Did the scoring change?  If I remember correctly, the exam required a high score on only two domains with an overall minimally-passing score on the whole exam.  I took this to mean, you could outright fail several domains, as long as your kept an overall passing score and did really well on two domains.

skvivian
Viewer II

I really don't remember. I took the exam some 12 years ago. 

Lamont29
Community Champion


@skvivian wrote:

I suspect that, for those who don't really understand the CISSP, a "shorter" exam might lead them to believe it's not as rigorous as it used to be, or that the cert has been watered down somehow. 

 


Here’s what I know… a pretty intelligent guy who holds a senior-level information security position has taken both versions of this exam (4 tries, two each) and has failed all four. Now you might be saying to yourself, “Well, he couldn’t be that smart!” And if you’ve known this guy as I do, you would never arrive at that opinion. Truth is, some people just don’t test well. Me on the other hand, I have never sat for a test for which I have put in serious enough study time and failed. But all that really says about me is that I have developed good study habits that seem to work for me – not that I am better than anyone else.

 

I give a lot of push-back to those who would suggest that the CAT version is somehow ‘easy’ compared to the legacy linear tests. You got more time on the linear 250-question test, and there was the added advantage of going back and changing your answer on the linear test. All of these advantages have been taken away in ISC2’s switch to the CAT format.

 

Furthermore, I see no reduction in the amount of ‘whiners’ since the CAT format has been offered. This tells me that the CISSP certification maintains its integrity!

Lamont Robertson
M.S., M.A., CISSP, CISM, CISA, CRISC, CDPSE, MCSE
unixgeek21
Newcomer III

I completely agree with what Lamont29 had said...my boss/supervisor is literally a genius...and yet he failed even on the entry level CCNA (Cisco Certified Network Associate) exam not because he didn't know the answer but he over-analyzed at every possible questions and answers he encountered.   With his genius mind, he would take things apart saying that this answer would not be right, etc..and in the end, he run out of time.    Even if he's given all the time in the world, he will probably never come to conclusion as to why this answer would be sufficient or correct.

 

Having said that, I recently took and passed the CISSP exam.

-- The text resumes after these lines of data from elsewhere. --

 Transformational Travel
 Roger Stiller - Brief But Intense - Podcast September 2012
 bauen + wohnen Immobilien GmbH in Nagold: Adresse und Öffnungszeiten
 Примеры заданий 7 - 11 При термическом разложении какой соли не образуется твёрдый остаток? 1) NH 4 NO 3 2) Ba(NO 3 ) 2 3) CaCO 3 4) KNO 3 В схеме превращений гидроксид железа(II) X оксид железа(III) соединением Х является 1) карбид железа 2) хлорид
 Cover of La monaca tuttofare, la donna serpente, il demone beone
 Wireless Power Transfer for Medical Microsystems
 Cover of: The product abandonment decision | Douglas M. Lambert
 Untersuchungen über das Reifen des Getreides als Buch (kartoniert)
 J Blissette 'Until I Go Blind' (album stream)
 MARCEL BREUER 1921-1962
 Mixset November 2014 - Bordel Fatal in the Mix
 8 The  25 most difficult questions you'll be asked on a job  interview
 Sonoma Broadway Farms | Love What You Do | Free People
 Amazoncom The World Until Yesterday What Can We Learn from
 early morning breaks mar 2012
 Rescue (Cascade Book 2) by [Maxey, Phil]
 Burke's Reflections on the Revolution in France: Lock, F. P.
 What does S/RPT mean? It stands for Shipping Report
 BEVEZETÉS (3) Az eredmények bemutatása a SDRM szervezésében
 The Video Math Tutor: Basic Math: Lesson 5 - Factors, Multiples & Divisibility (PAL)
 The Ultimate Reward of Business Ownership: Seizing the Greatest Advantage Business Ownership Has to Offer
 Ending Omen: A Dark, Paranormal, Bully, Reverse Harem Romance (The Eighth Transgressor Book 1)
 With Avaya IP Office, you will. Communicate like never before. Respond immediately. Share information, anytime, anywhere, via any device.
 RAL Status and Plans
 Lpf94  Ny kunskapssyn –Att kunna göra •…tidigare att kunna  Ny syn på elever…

I have to say that it's one of the difficult exams I've taken in life if not the most difficult!   I got tons of questions where the answers were all wrong or all correct in some sense and I'm to choose which is the least wrong (former) or the most correct (latter).   Without any experience and dedication to studying, I couldn't have possibly passed the exam.  The exam tested me on my ability to make the decision given a situation where there's no good or right answer but to choose the "best" answer given the possible choices/answers and in the allotted time.   If one can't make any decision, it doesn't matter if one is given 3 or 6 hours...

 

ISC2 has done a great job in protecting the integrity of the exam and making sure that if one pass the exam, one is truly worthy (in my opinion) to be called a CISSP!   I've never been so proud and grateful for this very emotional journey...and very humbled to be part of this club.